在做一个全文搜索的工具,用到 whoosh, 但是对于短语的搜索,不是很明白要怎么用, 请大神指教一下。
http://whoosh.readthedocs.org/en/latest/quickstart.html>>> from whoosh.index import create_in
>>> from whoosh.fields import *
>>> schema = Schema(title=TEXT(stored=True), path=ID(stored=True), content=TEXT)
>>> ix = create_in("indexdir", schema)
>>> writer = ix.writer()
>>> writer.add_document(title=u"First document", path=u"/a",
... content=u"This is the first document we've added!")

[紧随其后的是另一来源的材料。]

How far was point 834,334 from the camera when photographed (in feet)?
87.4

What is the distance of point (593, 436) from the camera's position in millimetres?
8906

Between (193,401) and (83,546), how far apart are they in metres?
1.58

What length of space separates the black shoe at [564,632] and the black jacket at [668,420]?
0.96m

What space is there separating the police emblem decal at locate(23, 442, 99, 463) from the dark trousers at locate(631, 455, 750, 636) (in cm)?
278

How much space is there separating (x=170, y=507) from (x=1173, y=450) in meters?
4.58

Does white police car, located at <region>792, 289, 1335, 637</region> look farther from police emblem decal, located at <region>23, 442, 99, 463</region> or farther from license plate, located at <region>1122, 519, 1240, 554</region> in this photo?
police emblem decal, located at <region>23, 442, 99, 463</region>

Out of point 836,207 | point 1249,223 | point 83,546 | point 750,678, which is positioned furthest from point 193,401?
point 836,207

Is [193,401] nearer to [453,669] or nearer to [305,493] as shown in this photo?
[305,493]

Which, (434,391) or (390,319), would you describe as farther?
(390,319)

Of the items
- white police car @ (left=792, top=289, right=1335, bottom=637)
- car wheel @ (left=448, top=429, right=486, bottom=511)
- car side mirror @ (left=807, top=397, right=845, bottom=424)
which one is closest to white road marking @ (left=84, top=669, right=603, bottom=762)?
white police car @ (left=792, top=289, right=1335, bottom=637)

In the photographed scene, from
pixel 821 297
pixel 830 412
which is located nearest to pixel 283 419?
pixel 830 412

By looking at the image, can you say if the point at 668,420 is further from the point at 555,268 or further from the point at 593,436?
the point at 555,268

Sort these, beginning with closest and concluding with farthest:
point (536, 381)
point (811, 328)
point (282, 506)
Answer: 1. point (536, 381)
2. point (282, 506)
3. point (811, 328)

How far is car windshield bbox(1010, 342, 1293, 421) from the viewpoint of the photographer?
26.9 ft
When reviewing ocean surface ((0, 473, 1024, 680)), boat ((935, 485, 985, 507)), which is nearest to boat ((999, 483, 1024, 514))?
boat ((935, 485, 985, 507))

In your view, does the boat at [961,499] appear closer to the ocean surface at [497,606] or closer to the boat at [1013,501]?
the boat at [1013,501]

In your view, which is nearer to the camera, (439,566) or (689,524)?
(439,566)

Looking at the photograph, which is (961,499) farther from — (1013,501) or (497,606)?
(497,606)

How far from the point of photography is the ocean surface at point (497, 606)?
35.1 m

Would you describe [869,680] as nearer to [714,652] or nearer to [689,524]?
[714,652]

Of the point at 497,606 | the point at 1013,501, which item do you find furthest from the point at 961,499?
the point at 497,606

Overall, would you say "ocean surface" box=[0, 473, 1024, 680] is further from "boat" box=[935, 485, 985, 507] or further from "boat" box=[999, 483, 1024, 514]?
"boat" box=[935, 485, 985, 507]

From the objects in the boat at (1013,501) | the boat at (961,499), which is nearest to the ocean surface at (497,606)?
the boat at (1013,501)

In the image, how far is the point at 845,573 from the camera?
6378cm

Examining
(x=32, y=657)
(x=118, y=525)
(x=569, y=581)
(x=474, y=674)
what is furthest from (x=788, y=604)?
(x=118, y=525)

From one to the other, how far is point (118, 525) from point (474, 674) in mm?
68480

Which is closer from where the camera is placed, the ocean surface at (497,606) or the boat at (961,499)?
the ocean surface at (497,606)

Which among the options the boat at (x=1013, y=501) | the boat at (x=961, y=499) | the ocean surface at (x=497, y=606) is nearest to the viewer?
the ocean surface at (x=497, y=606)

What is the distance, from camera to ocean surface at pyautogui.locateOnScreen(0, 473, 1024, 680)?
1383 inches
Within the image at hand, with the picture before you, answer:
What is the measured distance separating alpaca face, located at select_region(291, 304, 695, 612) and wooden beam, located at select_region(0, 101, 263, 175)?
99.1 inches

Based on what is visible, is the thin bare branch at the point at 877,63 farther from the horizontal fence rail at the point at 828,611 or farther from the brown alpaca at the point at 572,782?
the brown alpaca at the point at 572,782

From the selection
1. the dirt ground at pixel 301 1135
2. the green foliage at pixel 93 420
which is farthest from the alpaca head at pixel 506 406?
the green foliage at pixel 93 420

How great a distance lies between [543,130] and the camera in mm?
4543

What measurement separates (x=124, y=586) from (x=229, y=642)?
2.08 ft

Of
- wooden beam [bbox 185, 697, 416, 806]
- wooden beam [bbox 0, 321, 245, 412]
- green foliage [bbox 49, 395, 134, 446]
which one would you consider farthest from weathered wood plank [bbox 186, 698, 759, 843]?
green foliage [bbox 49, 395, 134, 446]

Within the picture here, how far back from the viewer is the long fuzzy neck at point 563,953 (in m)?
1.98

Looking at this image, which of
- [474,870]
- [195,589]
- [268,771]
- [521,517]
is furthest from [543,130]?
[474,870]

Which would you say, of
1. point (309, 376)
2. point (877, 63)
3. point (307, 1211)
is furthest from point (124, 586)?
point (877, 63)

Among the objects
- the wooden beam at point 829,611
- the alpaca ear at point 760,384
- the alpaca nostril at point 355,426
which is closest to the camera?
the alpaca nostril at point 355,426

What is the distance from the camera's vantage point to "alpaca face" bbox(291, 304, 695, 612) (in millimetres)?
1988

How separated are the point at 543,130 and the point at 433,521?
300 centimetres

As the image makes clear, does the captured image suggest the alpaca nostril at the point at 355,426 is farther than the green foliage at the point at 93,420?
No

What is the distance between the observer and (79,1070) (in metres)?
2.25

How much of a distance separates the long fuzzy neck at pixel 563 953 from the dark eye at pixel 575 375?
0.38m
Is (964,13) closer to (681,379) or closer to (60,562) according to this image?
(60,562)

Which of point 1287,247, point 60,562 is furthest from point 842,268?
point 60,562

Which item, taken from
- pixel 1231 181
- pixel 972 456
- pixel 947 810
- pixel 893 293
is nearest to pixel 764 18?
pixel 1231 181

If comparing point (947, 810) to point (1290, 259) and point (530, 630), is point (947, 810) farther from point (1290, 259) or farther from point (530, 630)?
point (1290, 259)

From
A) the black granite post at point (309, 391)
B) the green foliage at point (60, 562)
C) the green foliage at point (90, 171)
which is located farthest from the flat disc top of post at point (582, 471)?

>>> writer.add_document(title=u"Second document", path=u"/b",
... content=u"The second one is even more interesting!")
>>> writer.commit()
>>> from whoosh.qparser import QueryParser
>>> with ix.searcher() as searcher:
... query = QueryParser("content", ix.schema).parse("first")
... results = searcher.search(query)
... results[0]
我用了这样的代码, 但是之后发现 parse("first") 里面跟的这个会被拆分成若干个独立的 word, 所以如果我用 parse("first man to buy a apple") 这样会找到各个字段对应的, 而不是这一条短语。
然后我看到了 QueryParser 里面,是有这个 parameter 的,不知道是不是可以达到我的目的,但是我不知道要怎么拿来用:
phraseclass – the query class to use for phrases. The default is whoosh.query.Phrase.
class whoosh.query.Phrase(fieldname, words, slop=1, boost=1.0, char_ranges=None)
Matches documents containing a given phrase.